According to a report by Bloomberg, “Goldman Sachs Group Inc., Verizon Communications Inc. and Coca-Cola Enterprises Inc. are telling the world’s largest networking-gear maker that they won’t keep paying for expensive equipment, when software can squeeze out more performance and make the machines more versatile.”

Those enterprises are undoubtedly coming to grips with the limitations of the hierarchical network infrastructure. Bandwidth-intensive applications and the ever-increasing demand for speed, scalability, and resilience are too much for traditional switching architectures to handle.

Cisco Chairman and CEO John Chambers recently conceded the company is shifting its focus to "becoming solutions and outcomes-based, rather than just trying to sell routers and switches." Cisco seems to be running to hop on a train that is already leaving the station and it’s headed for SDN Station – the destination for the network of tomorrow.

SDN provides a variety of methods for centralizing and orchestrating policy and service definition for the network. According to Brocade, SDN offers a way to achieve the network agility required by increasingly virtualized and dynamic applications. SDN will disaggregate traditional, vertically integrated networking stacks to improve network service velocity and customize network operations for specialized environments. This represents a radical shift from dedicated hardware appliances to virtual deployment in software.
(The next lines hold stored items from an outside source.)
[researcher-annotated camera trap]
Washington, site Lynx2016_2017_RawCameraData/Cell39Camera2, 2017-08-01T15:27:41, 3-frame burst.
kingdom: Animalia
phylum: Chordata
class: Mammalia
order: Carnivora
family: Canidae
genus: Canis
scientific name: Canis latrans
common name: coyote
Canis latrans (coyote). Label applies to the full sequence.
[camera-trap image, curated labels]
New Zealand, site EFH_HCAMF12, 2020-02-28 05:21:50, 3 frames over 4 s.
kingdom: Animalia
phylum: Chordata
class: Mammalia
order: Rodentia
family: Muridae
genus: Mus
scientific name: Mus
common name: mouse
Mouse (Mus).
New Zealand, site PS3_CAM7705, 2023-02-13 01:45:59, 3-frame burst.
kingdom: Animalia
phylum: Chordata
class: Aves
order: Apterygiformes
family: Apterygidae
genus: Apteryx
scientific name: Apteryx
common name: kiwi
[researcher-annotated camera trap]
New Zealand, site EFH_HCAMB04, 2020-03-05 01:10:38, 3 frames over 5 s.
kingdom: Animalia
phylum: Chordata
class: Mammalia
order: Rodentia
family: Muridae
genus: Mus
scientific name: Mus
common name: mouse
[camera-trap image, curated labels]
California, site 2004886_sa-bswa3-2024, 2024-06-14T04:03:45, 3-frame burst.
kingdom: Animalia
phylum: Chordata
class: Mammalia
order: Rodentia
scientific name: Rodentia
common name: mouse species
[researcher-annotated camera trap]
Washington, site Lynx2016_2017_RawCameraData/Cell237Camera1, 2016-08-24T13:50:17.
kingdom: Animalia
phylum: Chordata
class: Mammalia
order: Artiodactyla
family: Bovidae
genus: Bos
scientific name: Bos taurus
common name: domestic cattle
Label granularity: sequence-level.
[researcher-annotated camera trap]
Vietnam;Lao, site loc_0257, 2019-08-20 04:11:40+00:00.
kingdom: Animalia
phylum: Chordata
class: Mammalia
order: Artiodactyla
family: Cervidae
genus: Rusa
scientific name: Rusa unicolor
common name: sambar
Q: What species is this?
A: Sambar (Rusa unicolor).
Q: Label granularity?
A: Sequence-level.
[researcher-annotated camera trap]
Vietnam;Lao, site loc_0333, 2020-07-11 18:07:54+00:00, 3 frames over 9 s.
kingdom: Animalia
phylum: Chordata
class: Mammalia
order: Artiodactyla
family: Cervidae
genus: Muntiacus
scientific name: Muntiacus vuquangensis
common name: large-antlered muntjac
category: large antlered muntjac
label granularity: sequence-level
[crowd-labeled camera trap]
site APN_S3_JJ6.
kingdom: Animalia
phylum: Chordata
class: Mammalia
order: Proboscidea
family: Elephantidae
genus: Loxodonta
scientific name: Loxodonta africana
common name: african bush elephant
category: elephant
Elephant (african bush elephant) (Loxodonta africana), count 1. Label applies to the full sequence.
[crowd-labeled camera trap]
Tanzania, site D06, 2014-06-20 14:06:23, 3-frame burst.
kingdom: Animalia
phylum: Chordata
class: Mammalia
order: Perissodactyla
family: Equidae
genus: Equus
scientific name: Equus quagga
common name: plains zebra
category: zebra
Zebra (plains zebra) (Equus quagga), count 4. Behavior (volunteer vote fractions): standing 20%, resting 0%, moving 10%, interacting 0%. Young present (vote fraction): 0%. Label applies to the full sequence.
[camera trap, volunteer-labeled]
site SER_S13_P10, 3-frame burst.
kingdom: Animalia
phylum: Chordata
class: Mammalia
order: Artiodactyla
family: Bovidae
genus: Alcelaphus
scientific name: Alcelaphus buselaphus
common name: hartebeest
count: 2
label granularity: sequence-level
That radical shift is required to meet the challenges and reap the possibilities of what market research firm IDC calls the 3rd Platform (the first being mainframe, the second client/server). As CIO columnist Bernard Golden puts it, the 3rd Platform is “the next-generation IT software foundation” encompassing cloud computing, mobile, big data and social technologies.

Most intriguing, says Golden, “is IDC's prediction that every industry on our economy will see one-third of its top 20 companies seriously disrupted by new entrants and reinvented incumbents who deliver new offerings empowered by the third platform.”

IDC Chief Analyst Frank Gens declares that “The 3rd Platform will deliver the next generation of competitive advantage apps and services that will significantly disrupt market leaders in virtually every industry.” The competitive positioning is fierce and, he says, resulted in billion-dollar bets placed by industry players in 2013.

Given the pace of change, static network architectures won’t do the trick. Proprietary networking solutions represent big box canyons that will trap organizations and prevent them from evolving to the new software-defined reality. Open and standards-based technologies and solutions are the key to getting there, not proprietary big boxes. Can Cisco make that transition?

“In any industry, the dominant player never leads the transition," Brocade CEO Lloyd Carney recently told a gathering of federal executives. "The last person you should expect to take you to the next level of networking is the current dominant player. It has never happened in the history of technology – and it's not happening now."